Why I need text from image .PNG? Maybe this additional information can help you. Look at that: enter image description here

This is how $url looks like in browser. My goal here is create query for this page in wim using perl. For this I need fill in forms above my $user, $pass and $txt (from recognized with Tesseract image). And send that with POST 'url' (last string in code).


Solution

  • Several strange things going on here. Any one of them could be causing your problems.

    1. Having -X on your shebang line is a terrible idea. It explicitly turns off warnings. I suggest you remove it, add use warnings to your code and fix all the problems that reveals (I'd suggest adding use strict too, but you'd need to declare all of your variables).
    2. I'd recommend using LWP::Simple instead of shelling out to GET.
    3. Please don't use regexes to parse HTML. Use a real HTML parser instead. Web::Query is my current favourite.
    4. You then run GET again, using a variable called $txt that doesn't have a value. That's not going to work!
    5. $txt = 'cat ocr_result.txt' doesn't do what you think it does. You want backticks, not single quotes.
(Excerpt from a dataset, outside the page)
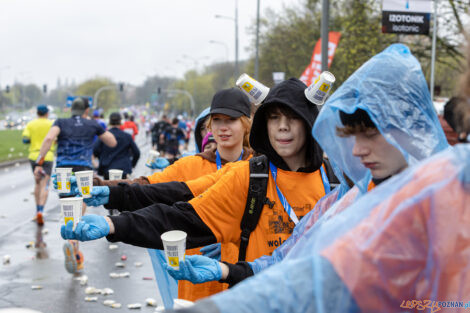 15. Poznań Półmaraton  Foto: lepszyPOZNAN.pl/Piotr Rychter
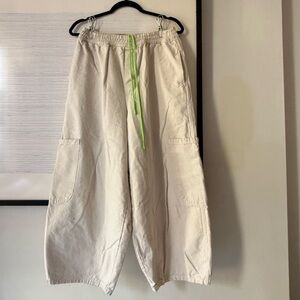 MEALS chef pant (FLOUR)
    Update: Obviously, I don't have access to your username or password, so I can't reconstruct all of your code. But this seems to work fine for accessing the image in your example and extracting the text from it.

    #!/usr/bin/perl
    
    use strict;
    use warnings;
    use feature 'say';
    
    use LWP::Simple;
    
    my $img_url  = 'http://perltest.adavice.com/captcha/1533110309.png';
    my $img_file = 'ocr_me.img';
    
    getstore($img_url, $img_file);
    
    my $txt = `tesseract $img_file stdout`;
    
    say $txt;
    

    Here's your actual error:

    system("tesseract ocr_me.img ocr_result");
    print "GET '$txt' > ocr_result.txt\n";
    system "GET '$txt' > ocr_result.txt";
    

    You ask tesseract to write its output to ocr_result.txt, but two lines later, you overwrite that file with the output of a failed call to GET. I'm not sure what you think that's going to do, but it will trash whatever output tesseract has already stored in that file.

    Updated Update:

    Here's my current version of the code:

    #!/usr/bin/perl
    use strict;
    use warnings;
    use feature 'say';
    use LWP::Simple qw[$ua get getstore];
    use File::Basename;
    ###
    my $user = 'xxxx'; #Enter your username here
    my $pass = 'xxxx'; #Enter your password here
    ###
    #Server settings
    my $home = "http://perltest.adavice.com";
    my $url = "$home/c/test.cgi?u=$user&p=$pass";
    #Get HTML code!
    my $html = get($url);
    my $img;
    ###Add code here!
    #Grab img from HTML code
    if ($html =~ m%img[^>]*src="(/[^"]*)"%s)
    {
        $img = $1;
    }
    my $img_url = $home . $img;
    my $img_file = 'ocr_me.img';
    
    getstore($img_url, $img_file);
    
    say $img_url;
    say $img_file;
    
    # Looks like tesseract adds two newlines to its output -
    # so chomp() it twice!
    chomp(my $txt = `tesseract ocr_me.img stdout`);
    chomp($txt);
    
    say "[$txt]";
    
    $txt =~ s/\W+//g;
    
    my $resp = $ua->post($url, {
      u    => $user,
      p    => $pass,
      file => basename($img),
      text => $txt,
    });
    
    print $resp->code;
    print $resp->content;
    

    I've changed a few things.

    1. Corrected $img_url from $url . $img to $home . $img (this is what was stopping it from getting the correct image).
    2. Switched to using LWP::Simple throughout (it's just easier).
    3. chomped (twice!) the output from tesseract to remove newlines.
    4. Used File::Basename to get the correct filename to pass in the final POST.
    5. Removed any non-word characters from $txt before POSTing it.

    It still doesn't quite work. It seems to hang waiting for a response from the server. But I'm afraid I've run out of time to help you.